Brief => Swap every "balcony" in the entries below for "terrace", and reproduce the entries with nothing else changed.

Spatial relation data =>
******

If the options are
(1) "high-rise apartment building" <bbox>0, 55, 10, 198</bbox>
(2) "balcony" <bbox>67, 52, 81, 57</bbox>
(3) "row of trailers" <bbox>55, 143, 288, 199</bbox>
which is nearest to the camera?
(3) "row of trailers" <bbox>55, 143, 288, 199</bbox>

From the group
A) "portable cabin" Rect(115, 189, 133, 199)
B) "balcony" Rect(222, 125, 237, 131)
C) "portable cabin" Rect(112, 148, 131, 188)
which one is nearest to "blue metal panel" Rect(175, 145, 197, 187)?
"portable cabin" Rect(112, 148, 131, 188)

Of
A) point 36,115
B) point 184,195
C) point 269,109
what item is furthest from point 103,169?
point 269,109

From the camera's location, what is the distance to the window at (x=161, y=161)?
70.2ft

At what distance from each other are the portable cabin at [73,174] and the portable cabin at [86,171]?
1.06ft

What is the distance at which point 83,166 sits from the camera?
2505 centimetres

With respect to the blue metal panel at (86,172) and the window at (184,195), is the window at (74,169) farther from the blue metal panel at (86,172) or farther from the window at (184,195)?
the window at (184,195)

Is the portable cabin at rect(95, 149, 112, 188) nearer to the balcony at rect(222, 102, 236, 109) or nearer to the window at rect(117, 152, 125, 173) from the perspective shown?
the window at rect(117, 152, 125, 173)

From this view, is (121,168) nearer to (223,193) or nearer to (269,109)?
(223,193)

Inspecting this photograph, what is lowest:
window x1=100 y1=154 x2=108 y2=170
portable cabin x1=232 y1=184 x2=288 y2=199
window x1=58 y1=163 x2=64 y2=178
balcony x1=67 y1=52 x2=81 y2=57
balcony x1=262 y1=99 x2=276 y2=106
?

******

The reply =>
If the options are
(1) "high-rise apartment building" <bbox>0, 55, 10, 198</bbox>
(2) "terrace" <bbox>67, 52, 81, 57</bbox>
(3) "row of trailers" <bbox>55, 143, 288, 199</bbox>
which is nearest to the camera?
(3) "row of trailers" <bbox>55, 143, 288, 199</bbox>

From the group
A) "portable cabin" Rect(115, 189, 133, 199)
B) "terrace" Rect(222, 125, 237, 131)
C) "portable cabin" Rect(112, 148, 131, 188)
which one is nearest to "blue metal panel" Rect(175, 145, 197, 187)?
"portable cabin" Rect(112, 148, 131, 188)

Of
A) point 36,115
B) point 184,195
C) point 269,109
what item is furthest from point 103,169?
point 269,109

From the camera's location, what is the distance to the window at (x=161, y=161)?
70.2ft

At what distance from each other are the portable cabin at [73,174] and the portable cabin at [86,171]?
1.06ft

What is the distance at which point 83,166 sits from the camera?
2505 centimetres

With respect to the blue metal panel at (86,172) and the window at (184,195), is the window at (74,169) farther from the blue metal panel at (86,172) or farther from the window at (184,195)?
the window at (184,195)

Is the portable cabin at rect(95, 149, 112, 188) nearer to the terrace at rect(222, 102, 236, 109) or nearer to the window at rect(117, 152, 125, 173) from the perspective shown?
the window at rect(117, 152, 125, 173)

From this view, is (121,168) nearer to (223,193) or nearer to (269,109)?
(223,193)

Inspecting this photograph, what is lowest:
window x1=100 y1=154 x2=108 y2=170
portable cabin x1=232 y1=184 x2=288 y2=199
window x1=58 y1=163 x2=64 y2=178
terrace x1=67 y1=52 x2=81 y2=57
terrace x1=262 y1=99 x2=276 y2=106
?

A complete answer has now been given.